From Al technology to prison reform, join experts from Virginia Tech and across the nation as we explore issues facing society.

What is Humanities Week?

Virginia Tech Humanities Week highlights the essential work happening in the humanities at Virginia Tech and around the world. Members of the Virginia Tech community and beyond are invited to attend panel discussions, Q&As, and more interactive activities throughout the weeklong celebration set for October 22-27, 2023.  Humanities Week is sponsored by the Center for Humanities and the College of Liberal Arts and Human Sciences. All Humanities Week events are free and open to the public unless otherwise noted.

Register for Humanities Week in advance to receive program updates, Zoom links for virtual attendance, and more!

Events and Speakers

George Chochos

Keynote Speaker

Date: Wednesday, Oct. 25

Time: 6:00 p.m.

Location: Squires Student Center: Haymarket Theatre, 290 College Avenue

Description: George Chochos’s keynote address, "From Jail to Yale: Education is Humanization in the Carceral Context and Beyond" will focus on prison education initiatives and the power of a humanities education. The keynote address is free and open to the public.

George Chochos is a senior program associate with Vera, a social justice organization. A skillful, charismatic speaker who understands personally the value of humanities education, Chochos earned a graduate humanities degree from Yale University. He also earned four degrees during his nearly 12 years in prison.

Get Involved

Support the Virginia Tech Prison Book Project

A team of students and faculty in our college are working together to send books to incarcerated people across Virginia. The Virginia Tech Prison Book Project embodies Ut Prosim (That I May Serve), a motto of selfless servitude and passion for community outreach that searches for humanity in everyone.


Sessions

Oral History Presentation and Workshop

Ren Harman, Jason Higgins, and Jessica Taylor

Time: 9:00-11:00 a.m.
Location: Newman Library, Special Collections and University Archives (First Floor)

▸ **TASK SET**
#1 Name every individual person mentioned in the Humanities Week text.
#2 Write a continuation of the Humanities Week text, picking up after its final line.
The listing comes from a separate source unrelated to the Humanities Week text.

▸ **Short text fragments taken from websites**
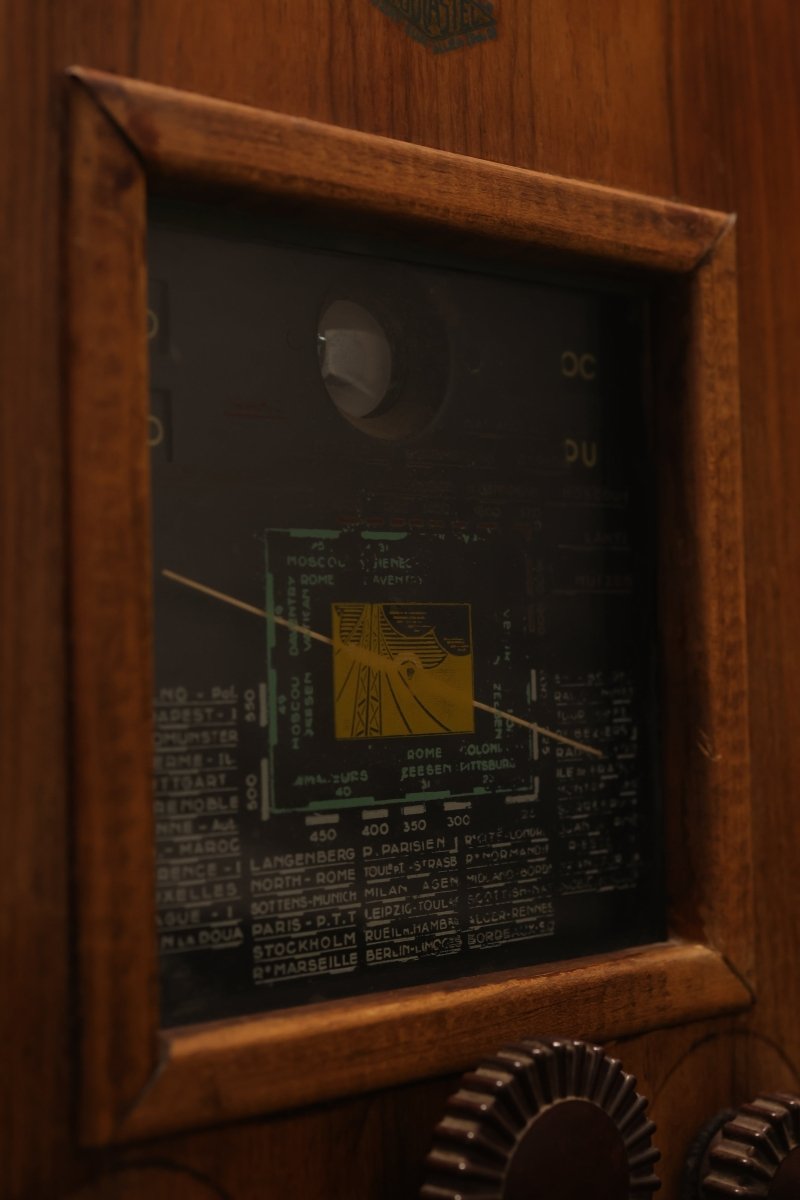 Radio Bluetooth Ducastel Vintage de 1937 - radio - vintage - bluetooth - tsf - dab - modernisation - retrofit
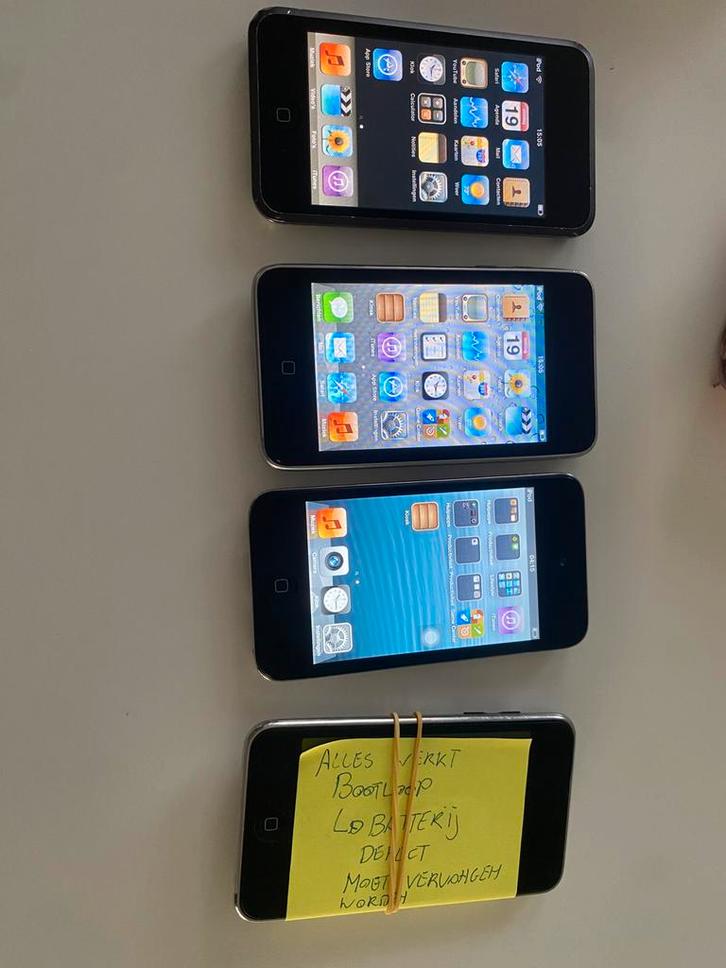 LOT ipod touch, Audio, Tv en Foto, Mp3-spelers | Apple iPod, Gebruikt, Touch, Minder dan 2 GB, Zwart, Ophalen of Verzenden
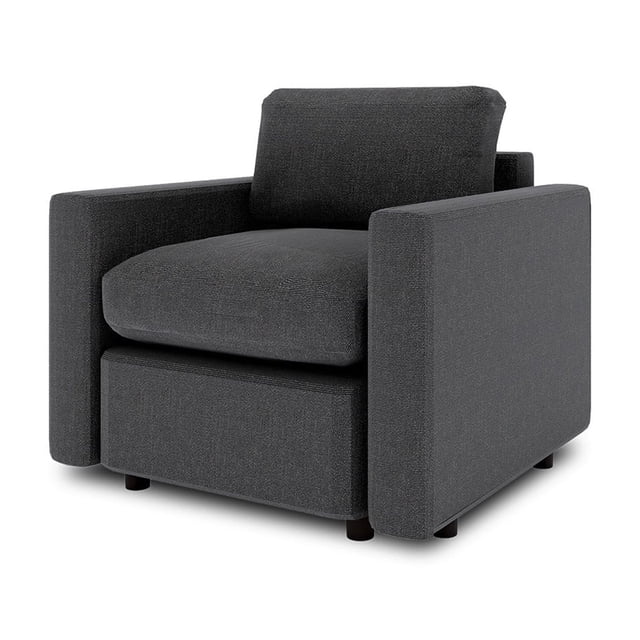 Sillón Individual Seccional Modular Moderno | Gris Carbón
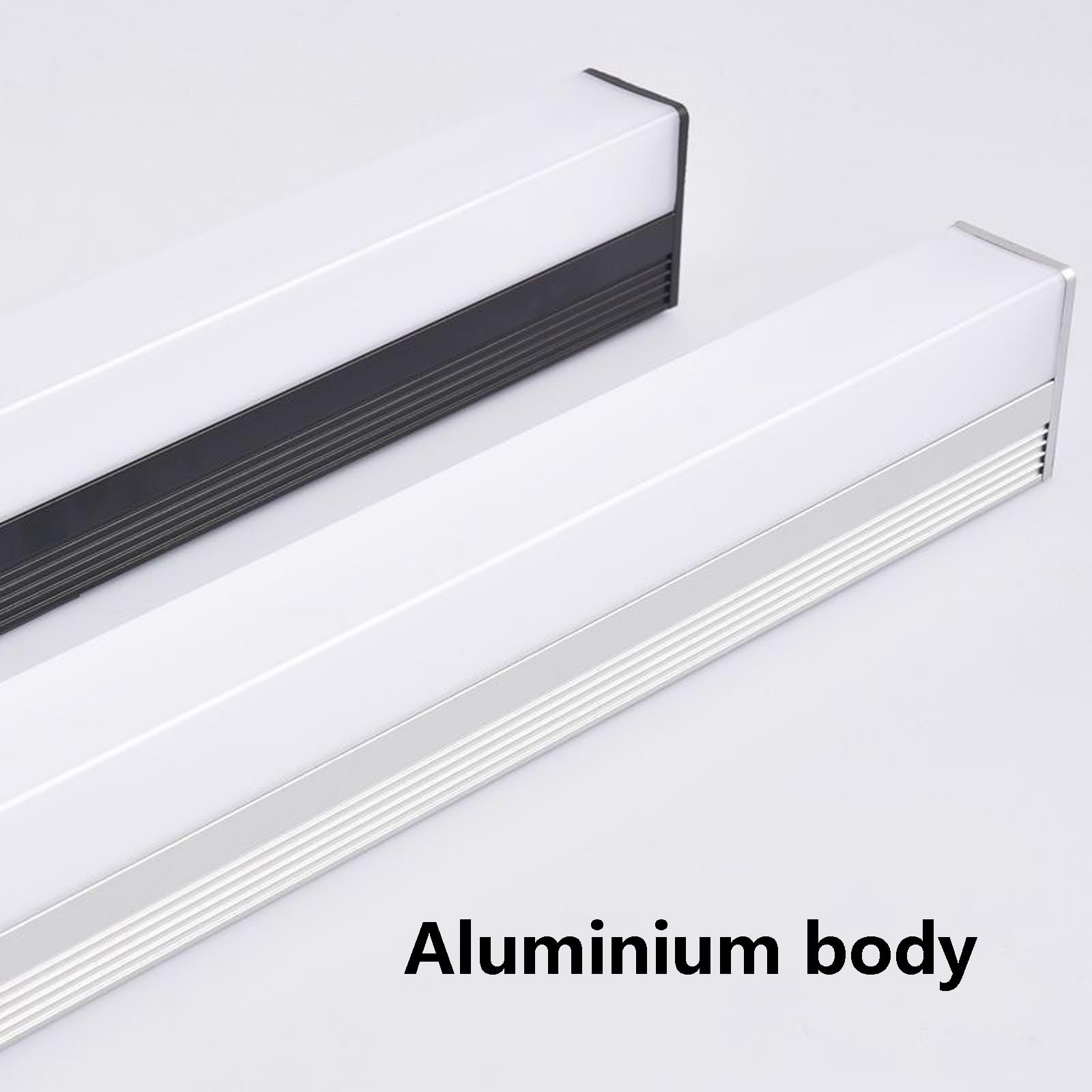 LED Spiegelleuchte Bad Wandlampe Badleuchte Wandleuchte Spiegellampe Wandbeleuchtung Badlampe Wasserdicht Wandleuchten Modern Indoor für Schminklicht Schlafzimmer (Silbrig-Weißes Licht,100cm)
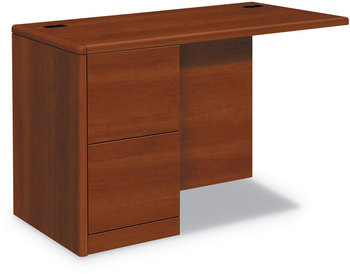 HON® 10700 Series™ Full Left Pedestal Return 48w x 24d 29.5h, Cognac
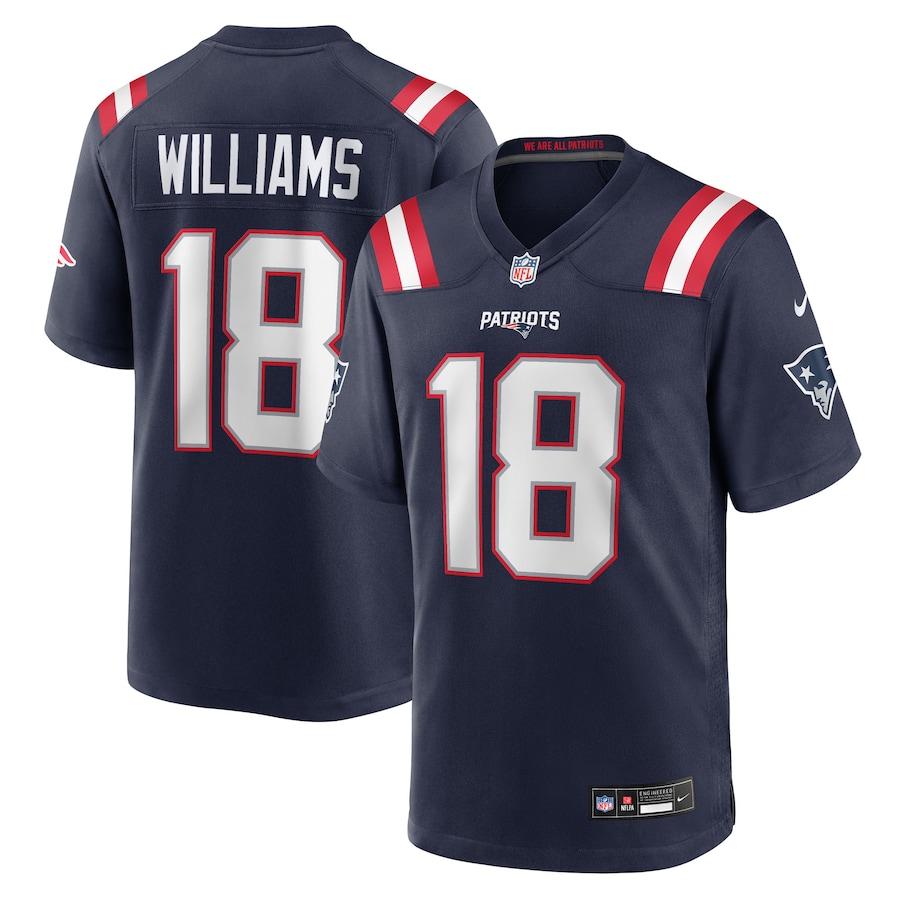 Men's New England Patriots Kyle Williams Nike Navy Team Game Jersey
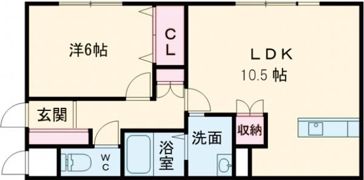クラークレールの間取り画像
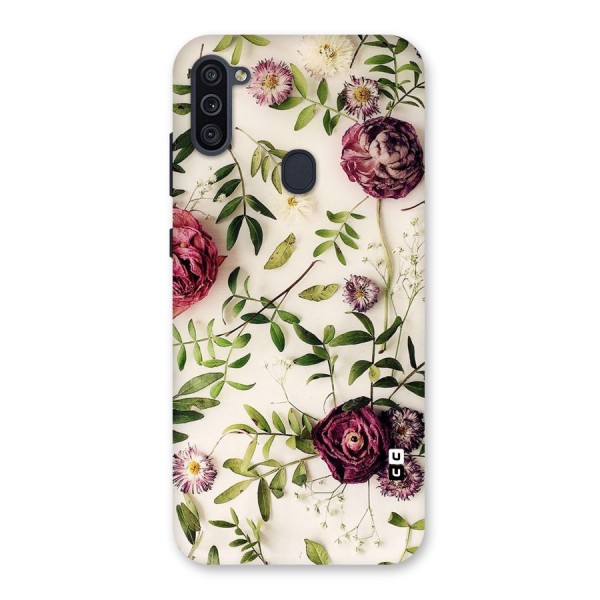 Vintage Rust Floral Back Case for Galaxy M11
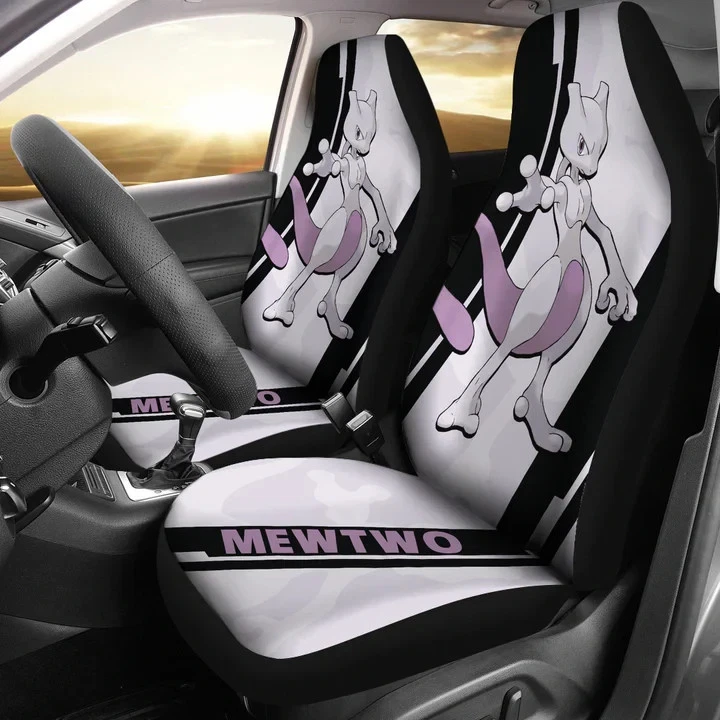 Mewtwo PKM Car Seat Covers Style Custom For Fans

▸ **EXERCISE ANSWERS**
#1 George Chochos, Ren Harman, Jason Higgins, Jessica Taylor

#2
For the past few decades, scholars and practitioners at Virginia Tech have collected and used oral histories to incorporate the voices, memories, and perspectives of the people and communities at the heart of important historical events and trends. The practice of oral history and the realization for a more defined research center, led to the establishment of the University Libraries’ Center for Oral History.  Members of the stakeholders committee for the Center for Oral History will additionally offer a workshop session on best practices for oral history and information about the equipment available from the Center.

Oral history and the humanities share a deep and symbiotic relationship, as both disciplines seek to understand and preserve the rich tapestry of human experiences, cultures, and narratives.  Oral history, a methodology within the broader field of history, involves the collection and preservation of firsthand accounts and narratives from individuals and communities.  Through humanities, oral histories gain meaning, revealing broader social, cultural, and philosophical themes that resonate with the human experience. Moreover, oral history humanizes historical events and gives voice to marginalized or silenced perspectives, promoting empathy, inclusivity, and a more holistic understanding of our shared past.


A Poetic Meditation on Re(new)al After Lockdown

Carol A. Mullen and Charles L. Lowery

Time: 12:00 p.m.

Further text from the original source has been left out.